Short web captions
•••
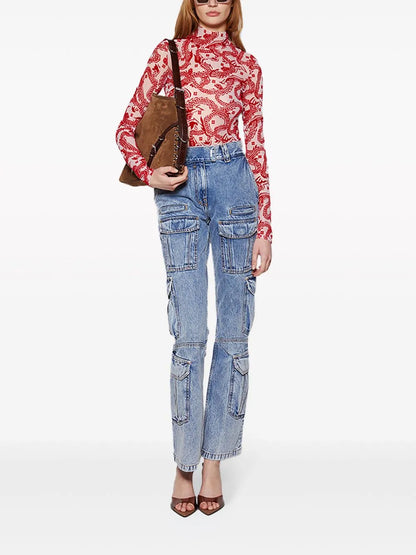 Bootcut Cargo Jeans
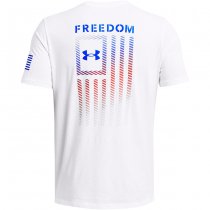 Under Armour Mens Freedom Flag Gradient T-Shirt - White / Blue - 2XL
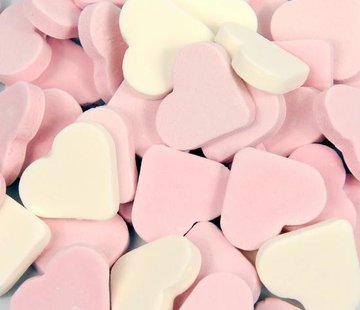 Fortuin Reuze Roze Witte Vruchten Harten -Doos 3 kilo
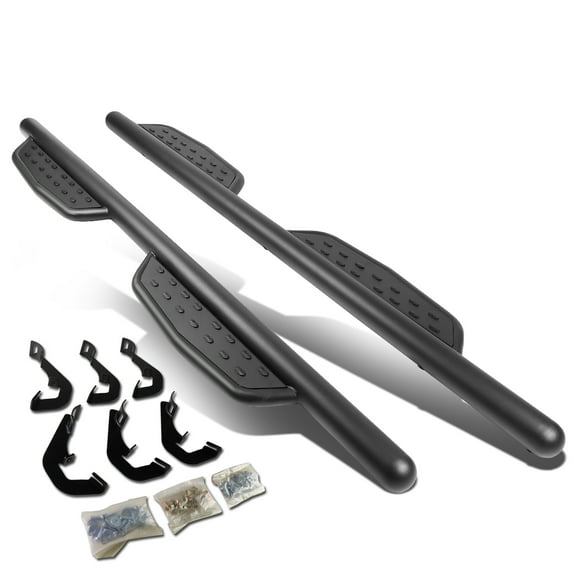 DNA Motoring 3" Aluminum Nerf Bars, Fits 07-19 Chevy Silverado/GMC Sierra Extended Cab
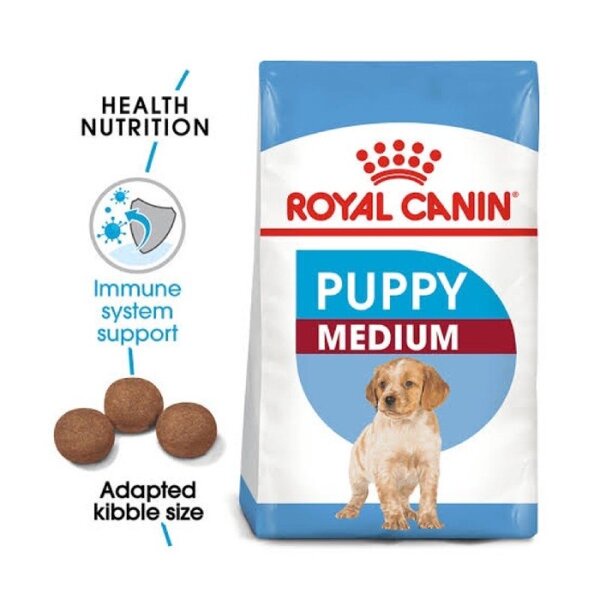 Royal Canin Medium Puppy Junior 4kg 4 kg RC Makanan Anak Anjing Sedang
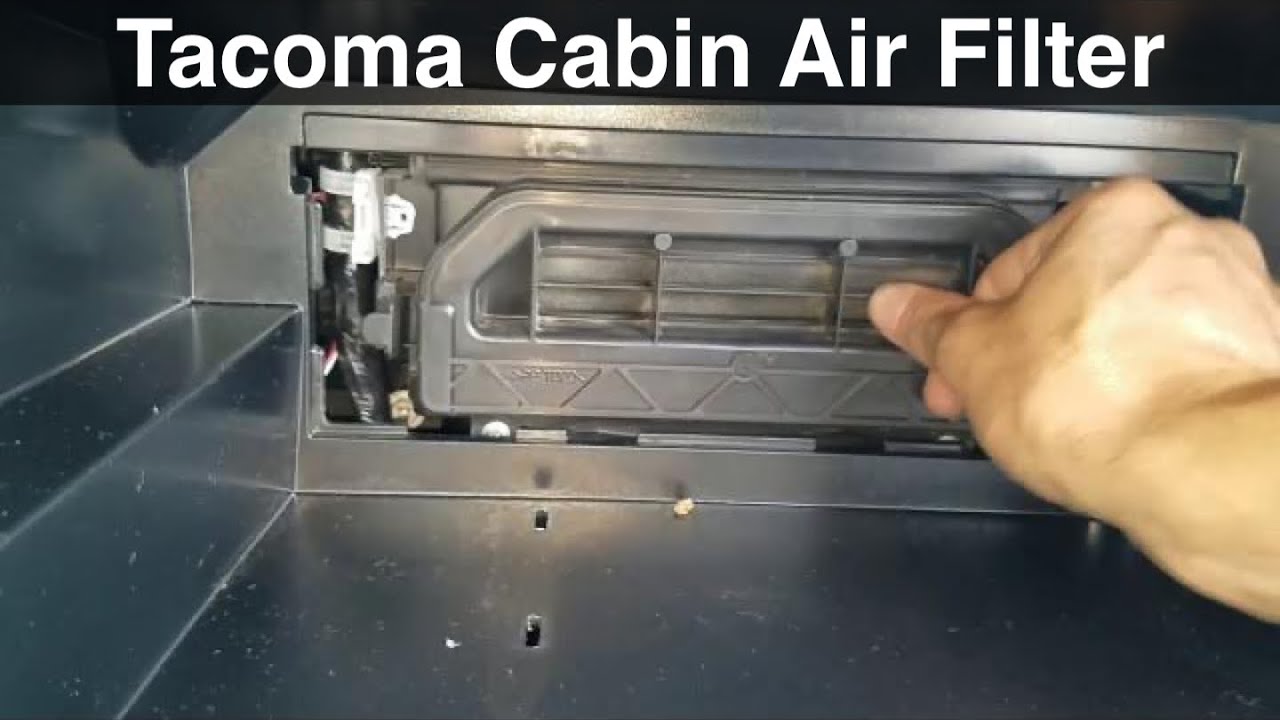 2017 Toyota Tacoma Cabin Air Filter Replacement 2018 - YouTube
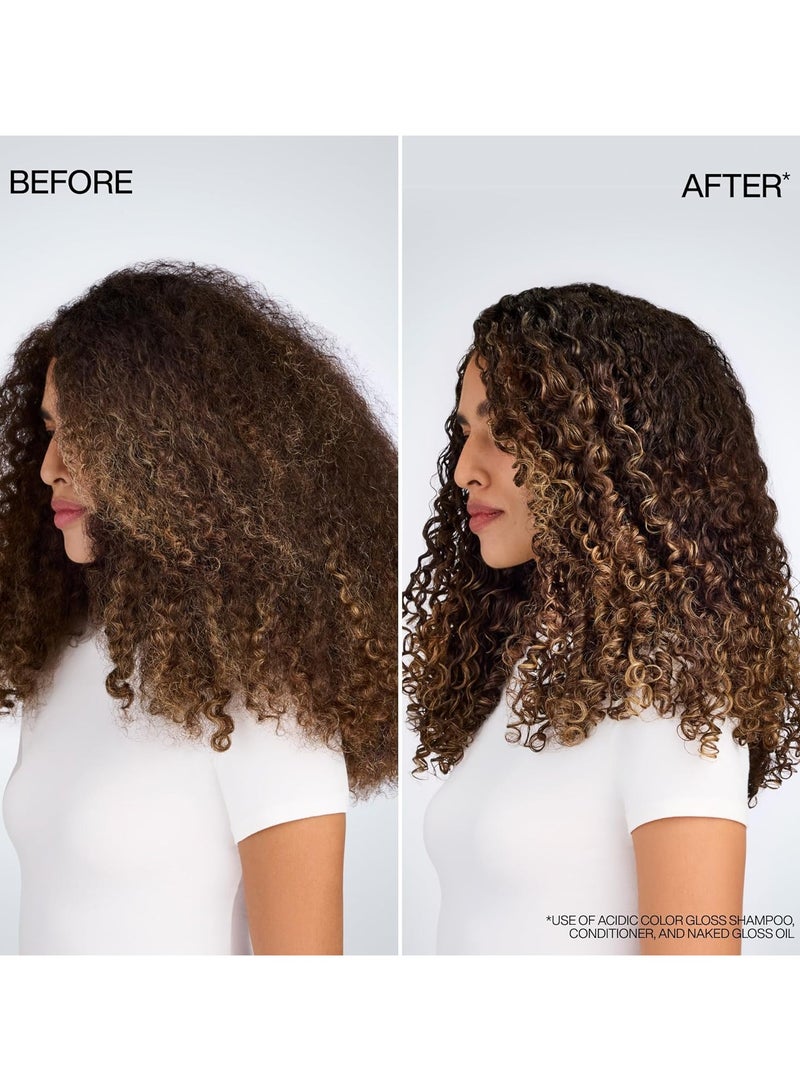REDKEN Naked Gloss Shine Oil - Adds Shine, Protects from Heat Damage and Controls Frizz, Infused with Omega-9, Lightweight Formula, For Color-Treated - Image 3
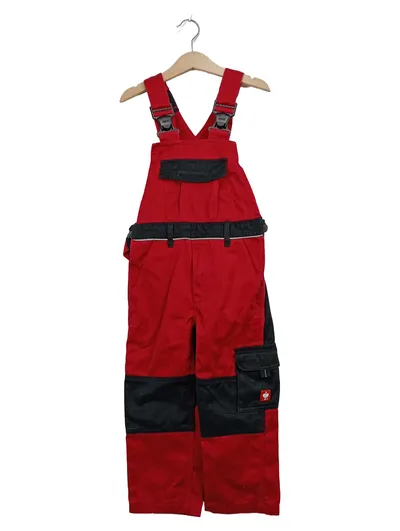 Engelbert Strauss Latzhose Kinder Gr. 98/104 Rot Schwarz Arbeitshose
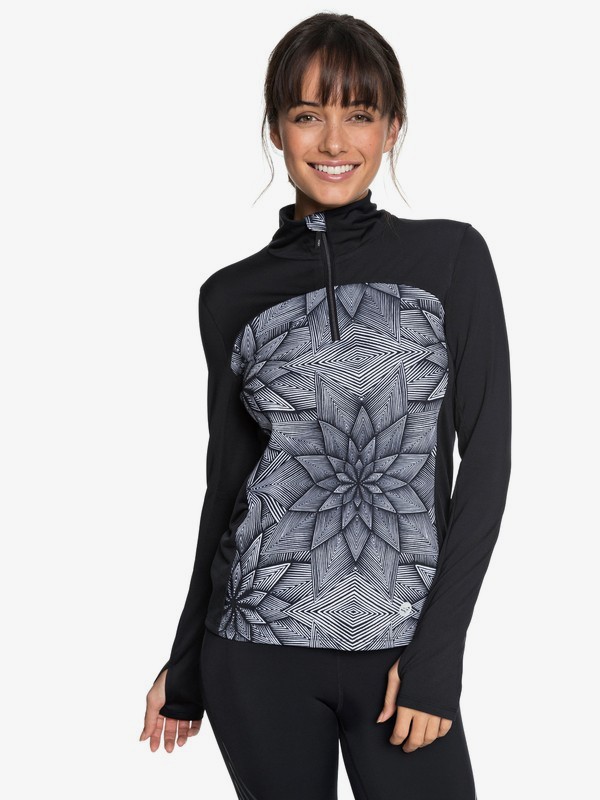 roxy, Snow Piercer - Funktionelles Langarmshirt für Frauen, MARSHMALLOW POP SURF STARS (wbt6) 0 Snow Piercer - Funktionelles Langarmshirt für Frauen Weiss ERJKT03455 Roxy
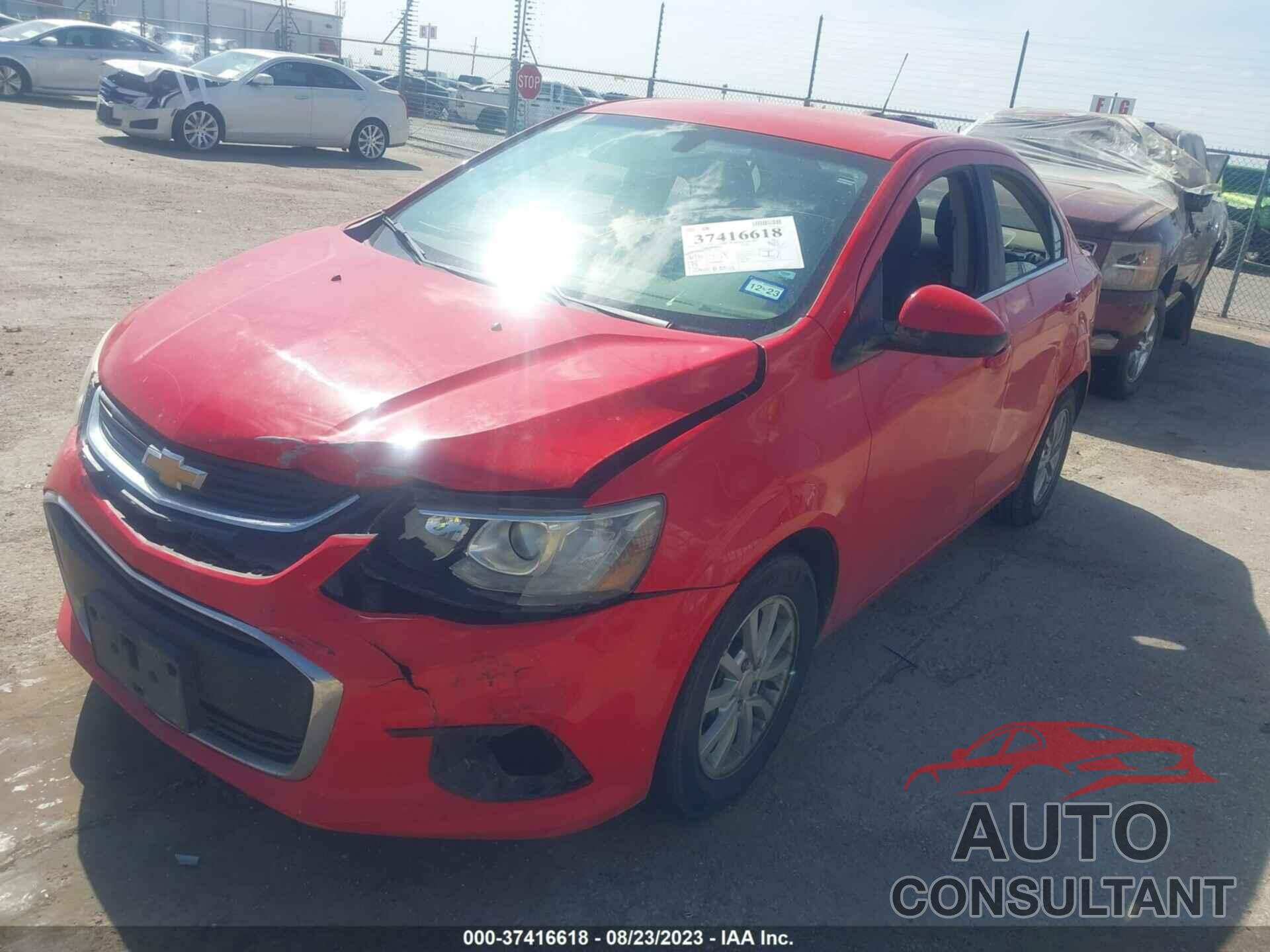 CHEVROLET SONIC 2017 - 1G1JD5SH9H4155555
•••
## [Problem description]
Please print the lines above word for word, starting at the one with "REDKEN Naked Gloss" and ending at the one with "Engelbert Strauss Latzhose", both included, and without any picture.

## [Written solution]
REDKEN Naked Gloss Shine Oil - Adds Shine, Protects from Heat Damage and Controls Frizz, Infused with Omega-9, Lightweight Formula, For Color-Treated - Image 3
 Engelbert Strauss Latzhose Kinder Gr. 98/104 Rot Schwarz Arbeitshose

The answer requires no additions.